J'ai écrit à votre cabinet. N'ai même pas reçu d'accusé de réception. Et quelle audace ! J'ai même téléphoné, sans plus de succès. Sachez qu'on ne bafoue pas impunément les élus locaux ni les élus
nationaux. Ceux qui ne sont pas venus ont eu raison, quand on voit comment vous faites fi d'une certaine éthique de comportement. Mais cette expression doit résonner comme un gros mot à vos
oreilles !» Elus de gauche, qui s'estiment délibérément mal traités, comme François Hollande à Tulle, ville-préfecture dont le TGI est rayé de la carte, ou Delphine Batho - qui a pris la suite
de Ségolène Royal à Melle -, qui perd son tribunal d'instance ? Pas seulement. En Mayenne, Vendée, Charente-Maritime, à Saint-Gaudens et à Marmande, dans toute la France, les élus de droite aussi
vitupèrent. Certains menacent de refuser de voter le budget de la justice.
Rachida Dati fait front, comme elle peut. Mais les attaques portent. Elle entend parfaitement les murmures : «Quand on se fait élire dans le 7e arrondissement de Paris, c'est
ceinture et bretelles. Aucun risque. Nous, c'est autre chose : nos circonscriptions, on les arrache avec les dents.» Elle sent ce regard lourd qui pèse sur elle. Elle sait bien que son petit
côté Audrey Hepburn - si tendance... - ne les impressionne pas. Veste cintrée de cuir noir, pull à col roulé de fine laine grise, pantalon strict et ballerines pointues discrètement pailletées,
elle ne leur ressemble pas. Ni aux élus ni aux gens de robe. Une nomination spectaculaire à la chancellerie et un parachutage confortable ne l'ont pas fait entrer dans leur monde. Elle n'a que cinq
ans de magistrature au compteur : trop peu pour gagner le respect de ces hermines dont elle vient bouleverser la vie. Quand elle a le cafard, elle glisse : «Un animal dans un zoo, voilà comment
ils me voient.» Elle a beau, pfft pfft, sortir son bâton de rouge et, vite fait bien fait, redonner de la couleur à ses lèvres, redresser le dos, plaquer un sourire sur un visage qui en
quelques mois a perdu ses rondeurs, malgré l'amidon des conventions, les courbettes d'usage, le cérémonial suranné, elle sent l'hostilité, palpable, de ses assemblées qui la tolèrent plus qu'elles
ne l'accueillent.
Quelques mois seulement qu'elle a remplacé, Place- Vendôme, le si policé et si effacé - Pascal Clément. On ne lui a rien pardonné. Le départ houleux de son directeur de cabinet et de six de ses
conseillers. La loi si controversée sur la récidive. Les projets de dépénalisation du droit des affaires, de suppression des non-lieux pour troubles psychiatriques. Les nominations imposées malgré
l'opposition du Conseil supérieur de la Magistrature (voir encadré). La convocation brutale à la chancellerie du vice - procureur de Nancy, accusé d'avoir brocardé le texte sur les peines
planchers, suivie d'un maladroit rétropédalage. Et cette façon si particulière de casser les codes. Un haut magistrat, qui pourtant ne la déteste pas, souligne sa propension «à manier la trique
et à ne pas vouloir en démordre». A rester figée dans une attitude caporaliste. «Il ne faut jamais dire à des procureurs que le ministre est le chef des parquets. Même si, à la lettre, ce
n'est pas tout à fait faux, il leur est insupportable d'être considérés comme des préfets.»
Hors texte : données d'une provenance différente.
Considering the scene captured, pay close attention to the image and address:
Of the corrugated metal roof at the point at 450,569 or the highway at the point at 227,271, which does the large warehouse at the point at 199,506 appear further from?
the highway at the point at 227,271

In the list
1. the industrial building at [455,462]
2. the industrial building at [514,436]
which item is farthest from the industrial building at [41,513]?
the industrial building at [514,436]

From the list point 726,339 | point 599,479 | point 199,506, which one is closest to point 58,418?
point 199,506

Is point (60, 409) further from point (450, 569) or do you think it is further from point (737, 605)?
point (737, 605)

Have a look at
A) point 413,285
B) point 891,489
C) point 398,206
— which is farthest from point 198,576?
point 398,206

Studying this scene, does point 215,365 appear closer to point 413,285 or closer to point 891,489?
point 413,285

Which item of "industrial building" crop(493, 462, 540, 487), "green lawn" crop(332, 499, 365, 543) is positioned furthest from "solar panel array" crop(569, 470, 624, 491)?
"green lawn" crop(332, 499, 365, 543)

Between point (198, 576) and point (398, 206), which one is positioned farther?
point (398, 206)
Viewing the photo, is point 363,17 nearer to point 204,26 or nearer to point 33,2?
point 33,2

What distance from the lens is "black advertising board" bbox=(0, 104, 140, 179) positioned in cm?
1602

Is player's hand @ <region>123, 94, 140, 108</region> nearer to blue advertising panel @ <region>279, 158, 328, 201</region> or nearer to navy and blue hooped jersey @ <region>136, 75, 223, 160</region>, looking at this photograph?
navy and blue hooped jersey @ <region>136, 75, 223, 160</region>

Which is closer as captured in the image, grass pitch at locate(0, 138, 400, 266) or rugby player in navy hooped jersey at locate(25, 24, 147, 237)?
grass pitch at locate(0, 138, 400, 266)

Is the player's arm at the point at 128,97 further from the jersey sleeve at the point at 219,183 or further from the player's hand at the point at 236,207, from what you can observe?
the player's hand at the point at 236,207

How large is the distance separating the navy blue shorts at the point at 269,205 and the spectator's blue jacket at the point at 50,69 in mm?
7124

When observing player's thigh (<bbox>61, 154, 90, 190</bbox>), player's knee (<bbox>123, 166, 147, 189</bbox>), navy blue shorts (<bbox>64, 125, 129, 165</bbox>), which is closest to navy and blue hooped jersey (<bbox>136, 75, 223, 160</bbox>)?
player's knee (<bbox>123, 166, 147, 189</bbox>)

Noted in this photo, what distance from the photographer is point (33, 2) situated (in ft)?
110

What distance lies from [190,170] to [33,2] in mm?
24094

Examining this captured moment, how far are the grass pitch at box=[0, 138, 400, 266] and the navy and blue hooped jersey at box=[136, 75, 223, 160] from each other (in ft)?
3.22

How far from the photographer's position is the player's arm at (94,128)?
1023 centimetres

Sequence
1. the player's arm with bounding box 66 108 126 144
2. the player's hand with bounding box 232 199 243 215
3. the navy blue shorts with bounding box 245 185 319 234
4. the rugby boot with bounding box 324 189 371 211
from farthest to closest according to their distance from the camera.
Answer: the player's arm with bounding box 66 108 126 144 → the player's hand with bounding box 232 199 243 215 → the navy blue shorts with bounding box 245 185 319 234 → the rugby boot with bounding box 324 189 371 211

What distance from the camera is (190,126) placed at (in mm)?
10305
Nicolas Sarkozy, laissant entendre qu'il a l'impression de se trouver face «à des petits pois, la même couleur, le même gabarit, la même absence de saveur», quand il se trouve devant une
assemblée de magistrats, n'a guère aidé sa protégée. «Rachida et les petits pois» : titre d'un mauvais feuilleton que le monde judiciaire, depuis, se repasse en boucle, la mine dégoûtée. Devant le
congrès de l'USM (Union syndicale des Magistrats, majoritaire aux élections professionnelles avec 62% des voix), son président, Bruno Thouzellier, ne le lui a pas envoyé dire, exprimant la
lassitude des magistrats d'«être présentés comme une caste de privilégiés», «des produits standardisés d'un système que vous devriez réformer à marche forcée». Foulards et cravates à pois,
quelques-uns des congressistes avaient choisi de renvoyer à la ministre la monnaie de sa pièce. Depuis, les choses ne se sont pas arrangées.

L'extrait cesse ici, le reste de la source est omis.